About Me

Sydney, New South Wales, Australia

Monday 11 April 2016

USA tour wrap (1) - and a new world record holder!!!

Well, that was fun!

Now that I’m safely back in the country, and fully recovered from a 30+ hour flight from San Francisco to Sydney (via Charlotte, New York and Abu Dhabi), I need to bring you up to date on one of the highlights of my three week USA trip - my visit to the wonderful Galloping Ghost arcade in the suburbs of Chicago on Easter Sunday, 27 March 2016.

There’ll be a little more colour in the next post, but for now, I’ll just run through the details of how it went on the day.

I arrived at the arcade shortly after opening time (around 11:30am) and paid my $US15 fee for the day - after having established that their Pengo machine was in fact working. In the first session of play, my game scores were as follows:

86,990 - dying in Act 12
232,540 - Act 11 (a new Galloping Ghost arcade record - the previous being c.160,000)
227,180 - Act 9
348,080 - Act 12 (another new Galloping Ghost arcade record)
103,230 - Act 13
108,790 - Act 13

After that, I thought I needed a break, so I went across the road to Tony’s Diner for a bite to eat. It turned out to be a multi course feast with mountains of food accompanied by half a dozen bread rolls, a bottomless cup of coffee, and a huge slice of carrot cake with icing which I had to ask them to bag up so I could try and eat it later. Assuming, of course, I’d one day be able to finish digesting the food I’d just consumed. No complaints, though. It was an excellent meal at an even more excellent price.

After I waddled back to the arcade, the games went as follows - pretty much without a break:

130,930 - dying in Act 15
186,370 - Act 7
122,890 - Act 14
115,000 - Act 14
118,440 - Act 14
314,590 - Act 5
256,850 - Act 14
261,130 - Act 12
112,400 - Act 14
385,620 - Act 12 (a third new Galloping Ghost arcade record)
455,340 - Act 9 (a new Aurcade world, and Galloping Ghost arcade, record).

Evidently, the previous Aurcade world record for Pengo was around 425,000 so it was a particular relief to get past that mark while I was in town. Happily, the record-breaking game finished around 8:30pm, which gave me just enough time to catch one of the last trains back to Chicago.

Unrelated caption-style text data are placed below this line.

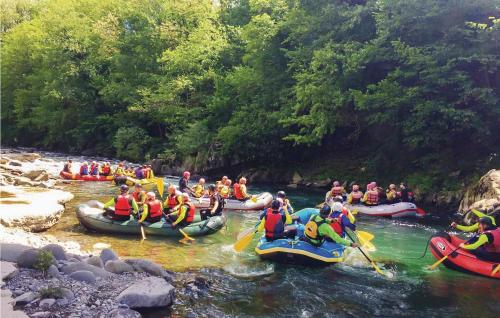 a group of people are rafting down a river at Gorgeous Home In Bagni Di Lucca Lu in Bagni di Lucca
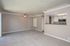 Bright and inviting open-concept living space with plush carpeting, modern ceiling fan, and sleek kitchen bar.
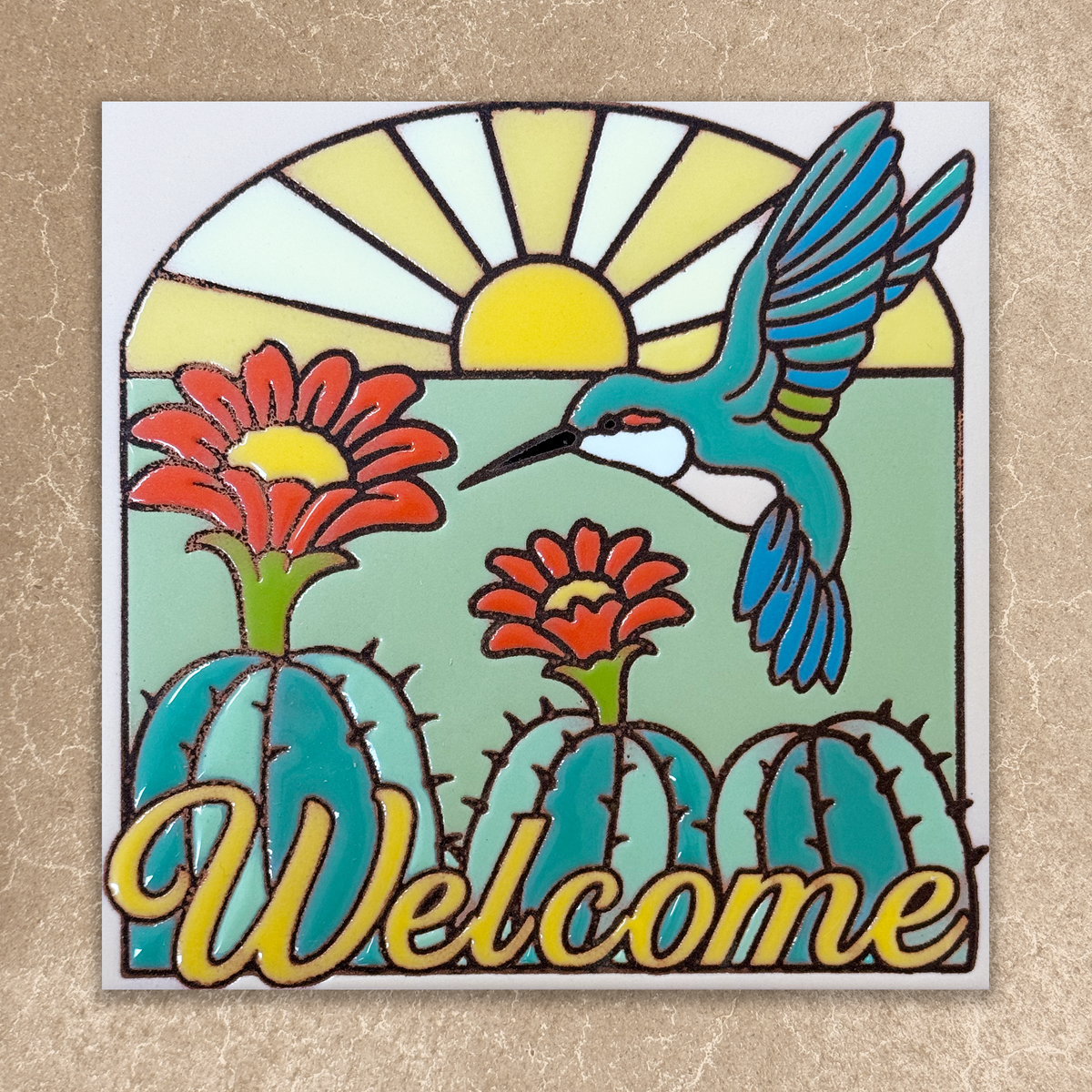 A square decorative tile or plaque featuring a colorful desert-style illustration with a hummingbird, cacti, flowers, a sun, and the word “Welcome” in large yellow script. The tile is centered on a textured beige background.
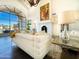Bright living room with comfortable white couches and elegant gold accents at 10120 E Topaz Dr, Scottsdale, AZ 85258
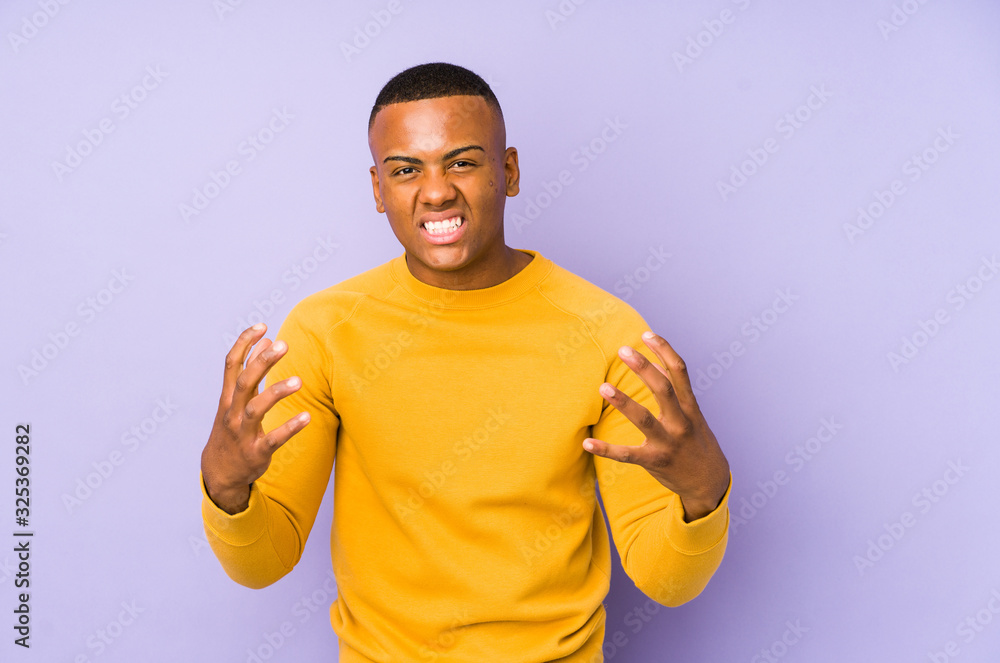 Young latin man isolated on purple background upset screaming with tense hands. Young latin man isolated on purple background upset screaming with tense hands.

Regular readers of this blog will have noticed some significant discrepancies between these scores and the ones I’ve been clocking up at the Milk Bar cafĂ© in Newtown, Sydney over the past couple of years. I noticed it, too, in the very first game.

For one, the Galloping Ghost machine only has a maximum of four Pengos, not the six I’m accustomed to playing with. There are also several differences in the detail and timing of the game which really took me some time to adjust to. I probably should have played an extra day or two to really get all the kinks ironed out, but as I’ll explain next time, that didn’t happen.

Apart from the GG machine being a stand-up machine where I usually play the table-top version, some of those differences were quite odd. For example, the GG machine refers to each “Act” as a “Round” - or “Rd” - instead of Act in the bottom left corner of the screen. It also doesn’t play the familiar Popcorn tune as the game is underway. In its place, there is some equally irritating, but lovable, tune which I wasn’t able to identify.

The gap between each Act (or ‘Rd’) is also shortened considerably by not having the frame's pattern traced out as the prelude to each Act. The screen just pops up and away you go. The dancing Pengo sequences are still there after each of the even numbered Acts, but even they seemed shortened. All in all, it made it almost impossible to unscrew the top off my waterbottle, take a sip, and then screw the top back on in between Acts. Stuff like this, or unwrapping a starburst chewy, had to be done over two or three Acts.

I also noticed little things that took a long time to get used to. Like a slightly longer time to get past chewed ice-blocks. You seem to stumble on the remnants of them as you move over them, causing a slight reduction in speed. On the plus side, the sno-bees almost never take evasive action when fired at. Even in the later Acts, if you fired at them from a distance and they were in line, they just stopped dead, waiting to be flattened. On the machines I’m used to, they’re just as likely to go into hyperdrive for a short period to evade being squashed.

There’s also no doubt that the GG machine just felt generally faster than the ones I’m used to playing. It’s hard to explain it, but my Act average was consistently much less than the 10,000 points or so I would normally score. It might have had something to do with my caution at playing on the world stage where each game was being recorded. Or maybe it was the jet lag I was still struggling to recover from. Whatever it was, I just felt I had that fraction of a second less time. Mind you, the more I played on the day, the more I was able to adjust and so maybe a 600,000 or 700,000 score might have been a possibility with another couple of days solid play.

As it was, I’ll settle for the 455,340 - and a place in the Aurcade world record books!